• **Ejercicios**
1. Según el texto sobre los waraos, ¿cómo le gustaba al padre de Pedro que lo llamaran en lugar de brujo?
2. Resume en menos palabras el párrafo del texto sobre los waraos que empieza con "Un día el jefe de la comunidad", sin perder sus datos principales.
3. Por favor, prolonga el texto sobre los waraos a partir de su última oración.

• **Fragmento del texto**
Dieciséis días antes de morir su padre lo llamó y le dijo: “Hijo me muero. Aunque sea quédate con algo”. Pedro salió corriendo, buscó un cuaderno y un lápiz, y regresó al regazo del anciano quien comenzó a dictarle oraciones para curar la nobara (enfermedad)

El padre de Pedro era wisidatu (dueño del dolor), el chamán o sacerdote étnico que sirve de mediador entre su pueblo y el jebu (espíritu malo). No le gustaba que lo llamaran brujo sino curandero. Él conocía el secreto de las plantas y cómo se utilizaban. Los waraos siempre lo buscaban. Llegaban a medianoche y Pedro se preguntaba: “¿Será que a mi papá le pagan?”. No le pagaban. Pero mientras sanaba al enfermo, la madre de Pedro cocinaba un menjurje de matas que ayudaban a aliviar el dolor.

Un día el jefe de la comunidad reunió a un grupo de wisidatu, entre ellos estaba el padre de Pedro, porque se estaba muriendo mucha gente y no encontraban la causa. Y comenzaron a sonar el jebumataro o marimataro, una maraca utilizada para las curaciones. Las piedras que están dentro son cuarzos que ahuyentan a los jebus. Algunos sanaron. Pero muchos tenían la jebu sabana, que son enfermedades que vienen de afuera, y murieron, especialmente niños que tenían fiebre, diarrea y vómitos.

Los waraos sostienen que las almas de los niños que fallecen por otras causas en las que no han intervenido los jebu (espíritus malos), se quedan en la tierra vagando por los bosques y aldeas en forma de sombras.

• **Datos proporcionados**
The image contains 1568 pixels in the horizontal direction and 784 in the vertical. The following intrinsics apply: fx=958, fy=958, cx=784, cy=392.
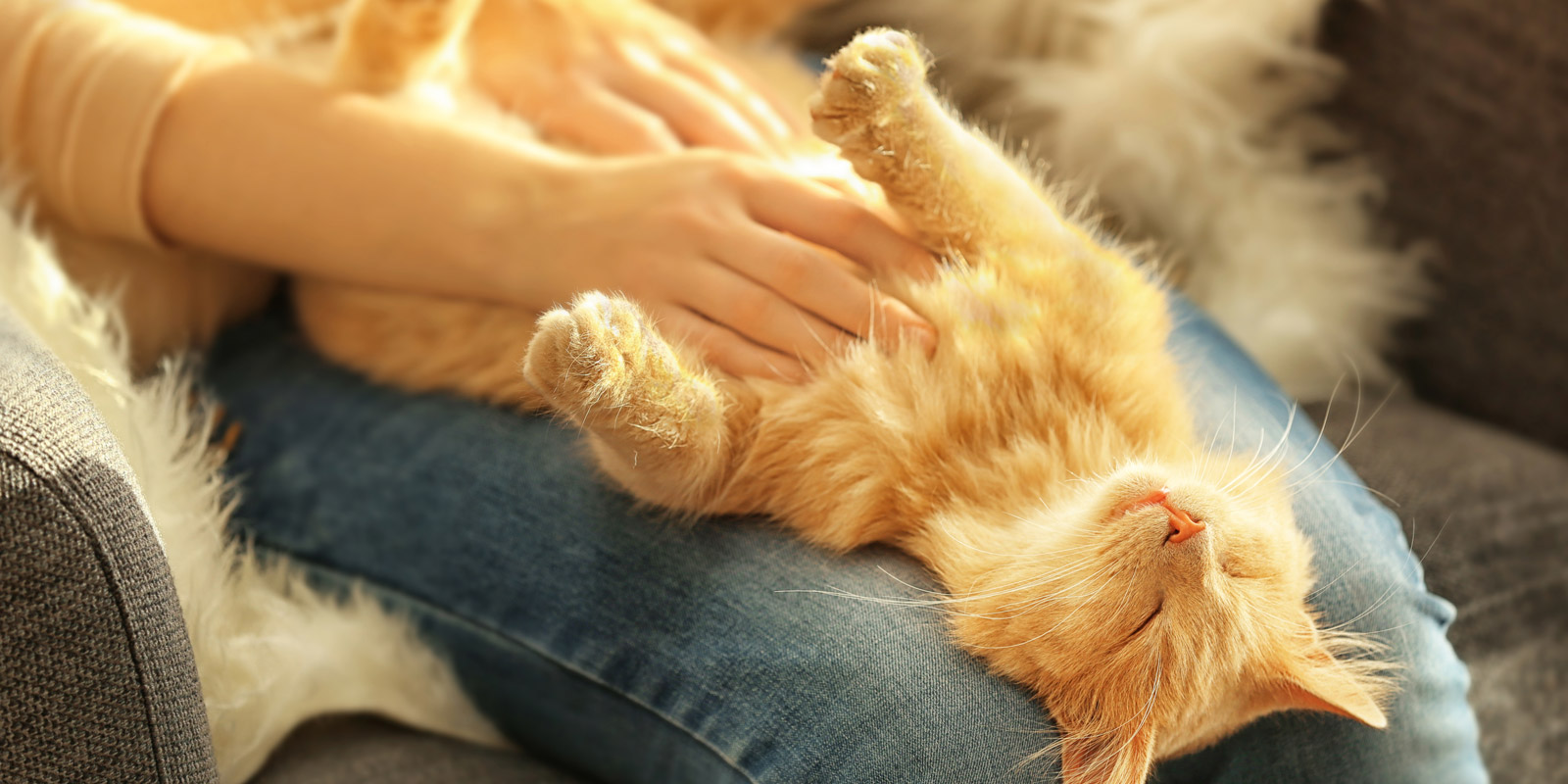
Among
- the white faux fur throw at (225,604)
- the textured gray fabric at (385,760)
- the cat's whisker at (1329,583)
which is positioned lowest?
the textured gray fabric at (385,760)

• **Respuestas**
1. Curandero.

2. Un día el jefe de la comunidad reunió a varios wisidatu, entre ellos el padre de Pedro, porque moría mucha gente y no se sabía por qué. Tocaron el jebumataro o marimataro, una maraca de curación con cuarzos que ahuyentan a los jebus. Algunos sanaron, pero muchos tenían jebu sabana, enfermedades venidas de afuera, y murieron, sobre todo niños con fiebre, diarrea y vómitos.

3.
Pedro se sentía impotente pero no podía hacer nada. Veía cómo lentamente los niños iban desapareciendo.

Yo no sé si los waraos celebran el Día de los Difuntos como lo hacen muchas poblaciones indígenas en México, llevando velas y haciendo comidas para sus muertos en el cementerio, encontrando esa conexión con sus ancestros. Solo sé que cuando voy al Delta del Orinoco, que es el lugar donde vive esta etnia, que es la segunda más numerosa de Venezuela, toda esta belleza del paisaje encierra una melancolía de otro plano, quizás son las sombras de los niños warao que hacen parte de este ecosistema, porque el jebu que los mató no pertenece a su pueblo; es el jebu de la indiferencia de un Estado, y no hay vela que alumbre el camino que ellos deben continuar hasta sus ancestros. Solo la luz interior de estas almas que se pueden oír con el zumbido del viento. Caminantes perpetuos en esta eterna reunión de exiliados de la vida terrenal. Mientras tanto Pedro sigue sonando el jebumataro no vaya ser que los cuarzos al fin funcionen para este mal.